Text to read ->
Macbeth Act 1 Scene 1

"When shall we three meet again?"

John Dowman: Witches from Macbeth
Image from Wikimedia, Public domain

Welcome to the second of Crom’s Deep Dives. I was touched by some of your comments on the first of this series and found they motivated me to find the time to commence this second article more quickly than I would have done otherwise. As per Deep Dive 1, the same caveat applies: I’ve no formal learning in the analysis of language so observations are mostly my own. Any criticism is of course welcomed along with highlighting any mistakes or inconsistences. As are, too, any questions that you may have: precede your comment with @Cromwell’s Codpiece and Disqus should notify in its dashboard.

This week’s Deep Dive is on a text that you are likely to have studied or read or seen or even acted at some point during school: Macbeth. Such is the power of the words themselves it does not need to rely on stage effects or visuals to unnerve the audience or reader. This article will concentrate on the opening scene alone – an opening scene of only 13 lines (coincidence?) in which only the infamous witches are present.

Macbeth needs little introduction. It is the source of wonderful expressions including ‘blood on one’s hands’; ‘to be a laughingstock’; and more widely is synonymous with the eerie, occult and supernatural. This is in no small part to the role of the “the weird sisters”, the witches who open the play and later meet and tell Macbeth and Banquo of their respective fates.

Much of the original meaning of weird/‘wyrd’ has been lost in its journey to the modern ‘weird’. Which is frankly a real shame. The modern meaning, of something uncanny or odd or queer, is quite a dilution of its Elizabethan and earlier use. Wyrd has a complex history and meaning but is consistently tied up with the idea of control, fate and the passing of time in multiple earlier languages. Probably most significant and influential here is the idea of the Norns in Norse mythology: the concept of there being three women who weave the fate of men on a loom made of bones with skulls of weights. The idea, of course, is also present in Greek mythology as the Moirai along with representations in other cultures around the world.

Data shown ->
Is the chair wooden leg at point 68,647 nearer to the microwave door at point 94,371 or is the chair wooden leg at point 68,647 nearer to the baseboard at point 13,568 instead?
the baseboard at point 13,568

Required work ->
a) Using the Macbeth deep dive above, answer each question on its own line, marking the answers (i), (ii), (iii) to match.
(i) How many lines long is the play's opening scene?
(ii) Which two expressions does the text say come from Macbeth?
(iii) What are the Norns' Greek counterparts called?
b) Can you recast the paragraph of the Macbeth deep dive that begins "Much of the original meaning" as a short bulleted list that keeps its main facts?

Written responses ->
a)
(i) 13 lines.
(ii) 'Blood on one's hands' and 'to be a laughingstock'.
(iii) The Moirai.

b)
- Much of the original meaning of weird/'wyrd' has been lost in the modern word 'weird'.
- Today's sense of uncanny or odd is a dilution of its Elizabethan and earlier use.
- In multiple earlier languages, wyrd is consistently tied to control, fate and the passing of time.
- The most significant influence is probably the Norns of Norse mythology: three women who weave men's fate on a loom of bones with skulls for weights.
- Greek mythology has the same idea in the Moirai, and other cultures have similar figures.